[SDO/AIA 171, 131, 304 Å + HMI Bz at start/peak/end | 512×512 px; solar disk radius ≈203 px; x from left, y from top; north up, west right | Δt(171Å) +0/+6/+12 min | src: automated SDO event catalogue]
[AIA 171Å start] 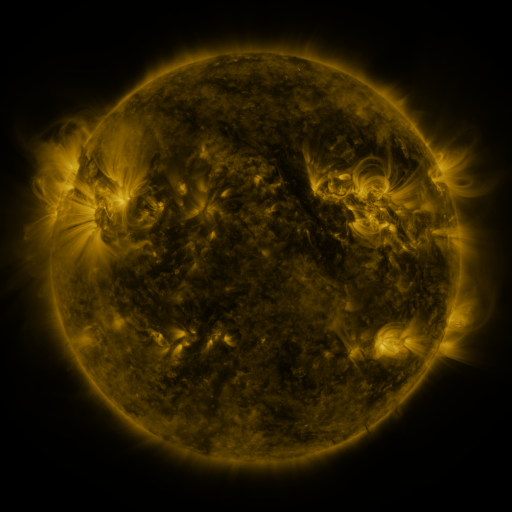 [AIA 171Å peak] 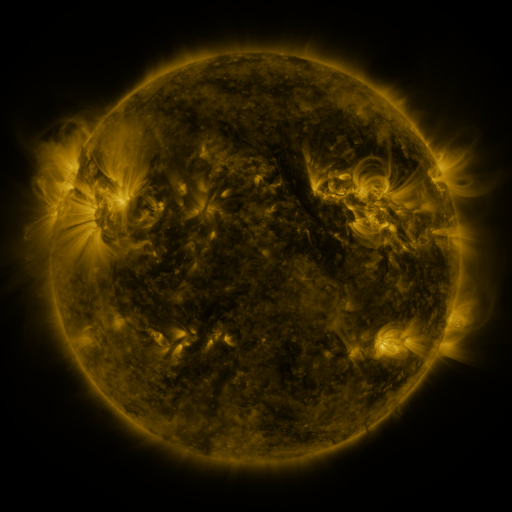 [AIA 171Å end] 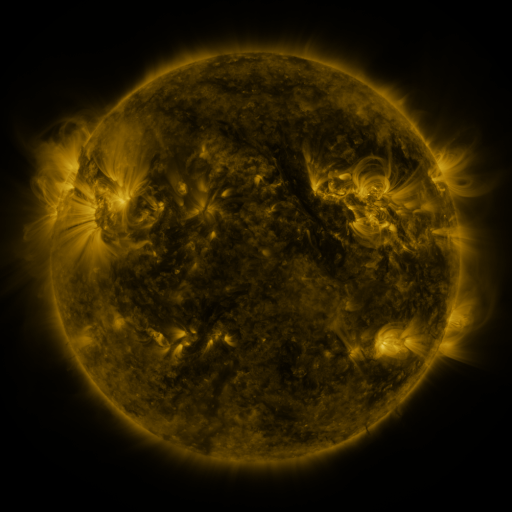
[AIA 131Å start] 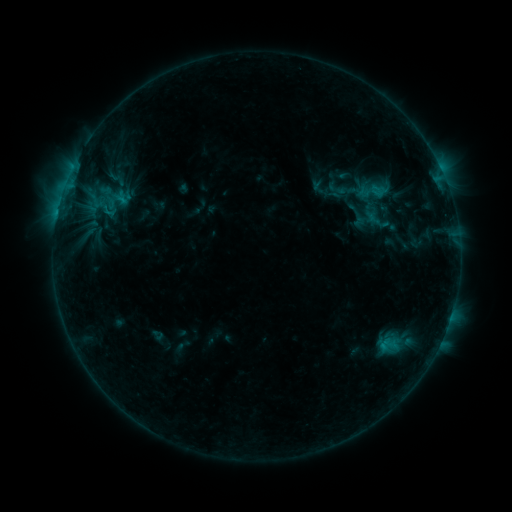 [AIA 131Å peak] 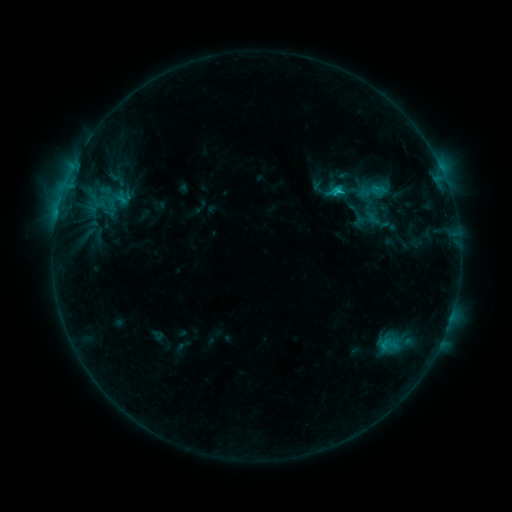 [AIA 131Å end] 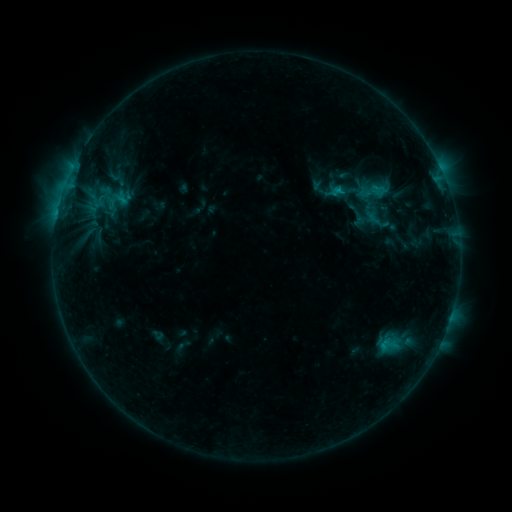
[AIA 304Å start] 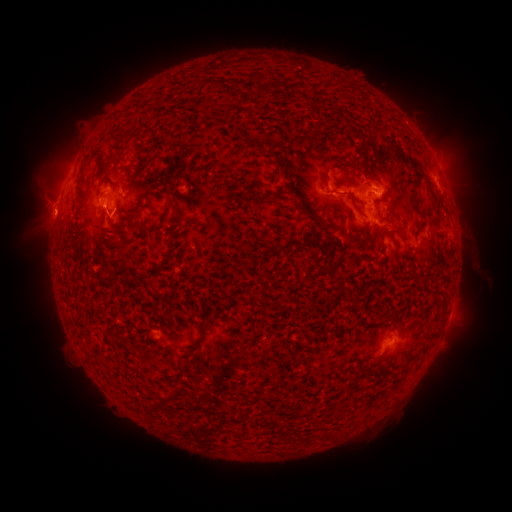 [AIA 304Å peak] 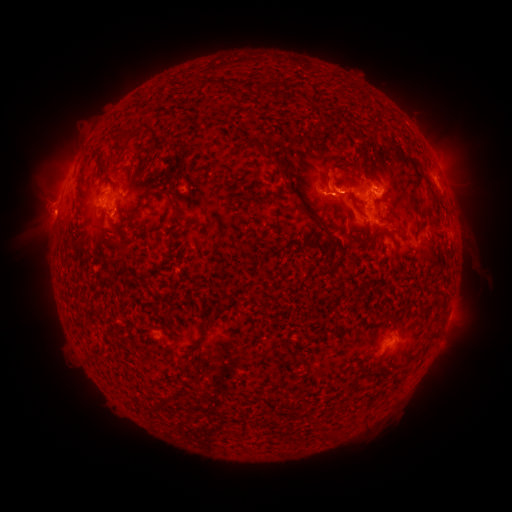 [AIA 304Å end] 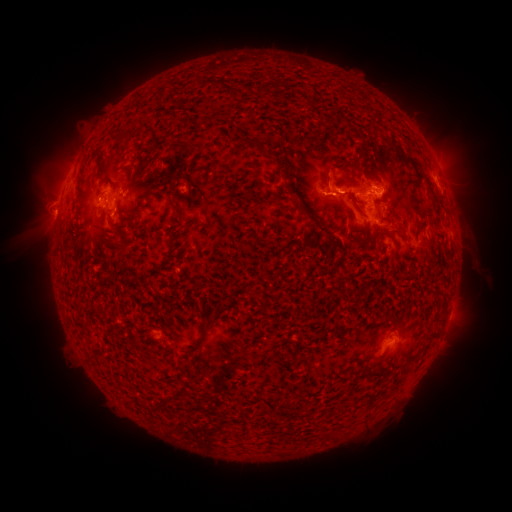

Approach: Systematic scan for C1.9 flare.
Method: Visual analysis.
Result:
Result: C1.9 flare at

Your assignment: Where a line of the material holds the word "flare", copy that line.

Exercise output:
Approach: Systematic scan for C1.9 flare.
Result: C1.9 flare at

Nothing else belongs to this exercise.